[IAEP] etoys now available in Debian's non-free repository

Antoine van Gelder antoine at g7.org.za
Fri Jun 27 10:17:54 CEST 2008


> The analogy doesn't work. If I have C, I'll send the C. I have friends
> who used to write APL and ship Ada as source, and their military
> customers never complained. If the generated C is well-structured and
> has the comments from the Smalltalk embedded, so that people can
> understand it, what's the problem?


What happens if I  make my changes to that generated C and then try to  
submit those changes to the generated code back to the Squeak project?

I think this is what Yoshiki means when he says:


> if you send them C that's generated and call that your source, it's  
> the same
> thing as writing your code in C and sending assembler as your 'source'
> (assuming there was a cpu independant assembler)

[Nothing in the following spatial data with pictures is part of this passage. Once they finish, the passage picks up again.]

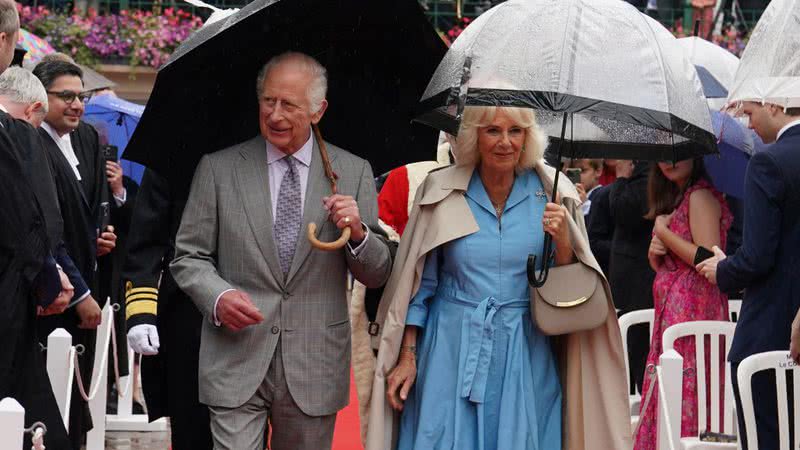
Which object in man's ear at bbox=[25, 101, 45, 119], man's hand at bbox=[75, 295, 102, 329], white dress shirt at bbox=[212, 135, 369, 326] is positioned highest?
man's ear at bbox=[25, 101, 45, 119]

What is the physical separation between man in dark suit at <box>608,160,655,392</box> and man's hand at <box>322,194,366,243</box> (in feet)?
A: 14.4

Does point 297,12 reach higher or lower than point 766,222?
higher

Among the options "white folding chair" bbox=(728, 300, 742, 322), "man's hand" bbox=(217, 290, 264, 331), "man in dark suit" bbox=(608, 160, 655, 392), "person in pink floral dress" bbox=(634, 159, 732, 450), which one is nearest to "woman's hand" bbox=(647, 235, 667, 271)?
"person in pink floral dress" bbox=(634, 159, 732, 450)

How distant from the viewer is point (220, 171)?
17.6ft

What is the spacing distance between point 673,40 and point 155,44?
50.3 feet

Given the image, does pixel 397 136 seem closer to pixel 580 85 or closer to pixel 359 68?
pixel 359 68

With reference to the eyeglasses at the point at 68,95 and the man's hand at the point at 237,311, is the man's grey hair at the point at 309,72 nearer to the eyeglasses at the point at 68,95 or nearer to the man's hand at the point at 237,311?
the man's hand at the point at 237,311

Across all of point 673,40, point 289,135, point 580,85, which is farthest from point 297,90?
point 673,40

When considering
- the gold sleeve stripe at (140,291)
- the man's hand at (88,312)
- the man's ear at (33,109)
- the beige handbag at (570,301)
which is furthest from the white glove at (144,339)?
the man's ear at (33,109)

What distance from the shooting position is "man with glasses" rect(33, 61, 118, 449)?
7.75 metres

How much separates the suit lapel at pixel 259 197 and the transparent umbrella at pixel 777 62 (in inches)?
78.3

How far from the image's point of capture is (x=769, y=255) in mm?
6070

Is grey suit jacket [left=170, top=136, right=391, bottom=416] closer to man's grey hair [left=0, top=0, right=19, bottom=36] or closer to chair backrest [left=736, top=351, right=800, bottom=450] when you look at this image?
man's grey hair [left=0, top=0, right=19, bottom=36]

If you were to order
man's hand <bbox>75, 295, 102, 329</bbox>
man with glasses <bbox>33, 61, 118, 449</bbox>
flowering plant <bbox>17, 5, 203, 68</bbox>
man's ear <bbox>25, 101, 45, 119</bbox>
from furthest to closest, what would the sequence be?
1. flowering plant <bbox>17, 5, 203, 68</bbox>
2. man with glasses <bbox>33, 61, 118, 449</bbox>
3. man's ear <bbox>25, 101, 45, 119</bbox>
4. man's hand <bbox>75, 295, 102, 329</bbox>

Free software is also the freedom to develop code with the source you  
are supposed to have access to.

Otherwise you may have gotten some of the things that are necessary  
for software freedom, but you do not have all the things that will  
make it sufficient for you to have actual living breathing farting  
software freedom.

Kind of like how freedom of speech may be a necessary part of  
political freedom but just because a politician is not messing with  
that freedom does not mean that s/he is not putting all the other  
sufficiencies for political freedom into the smoothie blender.

PLUR kiddies and shout it out for all to hear:  "Smalltalk inspect."